But it seams something isnt working out. I am sweating for 2 days now just to save and load parquets. Havent even arrived at processing the data. please save me
It turns out MODIN_MEMORY does absolutely nothing if ray is initialised manually. It seams that it worked for a few times was just beacuse at the moment ray was initialised my virtual memory was larger then another time (its dynamic per default in windows if i am not mistaken) so pure coincidence.
If ray is initialised by modin, the envvar is used, but it is set as _memory AND object_store_memory which leads to my pc freezing and dieing.
Also the _memory, can be larger then the shared memory, while the object_store_memory cannot! So it actually is very debilitating that modin initializes ray like that!
I feel like those 2 values should not be set to the same value, not per default and honestly also not as fallback! I will open ANOTHER issue with this. As I think this is not intended, or should be changed.
this seams to be the issue here: https://github.com/modin-project/modin/issues/7361
Well... its not, I still run into this issue
Hi @Liquidmasl
Thanks for your attention to Modin.
As I see from your reproducer in issue #7359 , you are trying to work with a large DataFrame that is bigger than the available memory. You are getting this error because the ray worker tried to get part of your DataFrame, but you don't have enough memory to do so.
First of all, please read the docs article "How Modin splits a DataFrame" to have a clearer understanding of the next steps.
Let's deal with your pipeline:
To avoid this, you can increase the value of NPartitions.
For example, if you set the NPartitions to CPU count * 2
, only half of your large data frame will be executed simultaneously.
NOTE: A large number of NPartitions can lead to slower performance, but sometimes it is the only way.
You can modify NPartitions globally:
import modin.config as cfg
cfg.NPartition.put(100)
or locally:
import modin.config as cfg
with cfg.context(NPartitions=100):
.... some code here
However, this tip does not always help, because some DataFrames operations require loading all partitions on the full axis. Unfortunately, we don't have enough resources right now to fix this quickly, but it's a good task for the future.
That do makes sense, but in respect to the log output it also kinda does not. This error somewhat clearly appears when ray tries to spill to the hard drive, not write into memory.
anyway, I am currently attempting with more partitions!
It does not help, I tried with up to 120 partitions, everything worked the same (maybe a bit slower) but on saving the same error occured.

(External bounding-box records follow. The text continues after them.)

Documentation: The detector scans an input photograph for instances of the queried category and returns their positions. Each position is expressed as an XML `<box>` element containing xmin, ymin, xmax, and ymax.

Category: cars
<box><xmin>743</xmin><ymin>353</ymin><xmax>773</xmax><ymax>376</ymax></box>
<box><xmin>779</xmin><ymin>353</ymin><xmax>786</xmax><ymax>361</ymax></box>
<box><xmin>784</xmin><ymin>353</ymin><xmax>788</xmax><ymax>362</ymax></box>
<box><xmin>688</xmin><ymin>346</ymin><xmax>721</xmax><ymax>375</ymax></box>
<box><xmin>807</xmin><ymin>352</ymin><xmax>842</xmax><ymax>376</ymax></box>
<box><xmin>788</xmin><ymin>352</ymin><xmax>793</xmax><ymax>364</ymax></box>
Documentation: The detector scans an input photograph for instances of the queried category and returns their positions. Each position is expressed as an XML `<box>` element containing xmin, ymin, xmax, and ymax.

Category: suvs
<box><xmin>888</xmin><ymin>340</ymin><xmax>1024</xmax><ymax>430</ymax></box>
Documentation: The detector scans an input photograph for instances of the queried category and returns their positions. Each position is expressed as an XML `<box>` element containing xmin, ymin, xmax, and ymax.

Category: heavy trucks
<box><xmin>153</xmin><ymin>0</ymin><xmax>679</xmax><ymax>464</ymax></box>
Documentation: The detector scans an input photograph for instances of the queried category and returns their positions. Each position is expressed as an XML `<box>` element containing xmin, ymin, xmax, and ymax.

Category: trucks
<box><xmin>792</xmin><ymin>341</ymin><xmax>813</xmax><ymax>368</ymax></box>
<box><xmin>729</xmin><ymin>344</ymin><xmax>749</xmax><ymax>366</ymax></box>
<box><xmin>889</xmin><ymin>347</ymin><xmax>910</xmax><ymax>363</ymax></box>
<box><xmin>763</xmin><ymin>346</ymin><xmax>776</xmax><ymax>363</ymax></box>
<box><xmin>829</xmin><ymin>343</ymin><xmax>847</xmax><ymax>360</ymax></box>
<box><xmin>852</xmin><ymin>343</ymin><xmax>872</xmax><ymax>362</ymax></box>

Meanwhile my ram did not even reach 60%
raylet.out tail:
(As a test I tried with a smaller dataset that works fine, with 120 partitions it still works fine and it saves it then into 120 parquets proving that the partitioning is actually being done)
As another example
I load the same large dataset as I did before, then try this apply:
pcd['z_partition'] = pcd['z'].apply(lambda x: int(math.floor(x)))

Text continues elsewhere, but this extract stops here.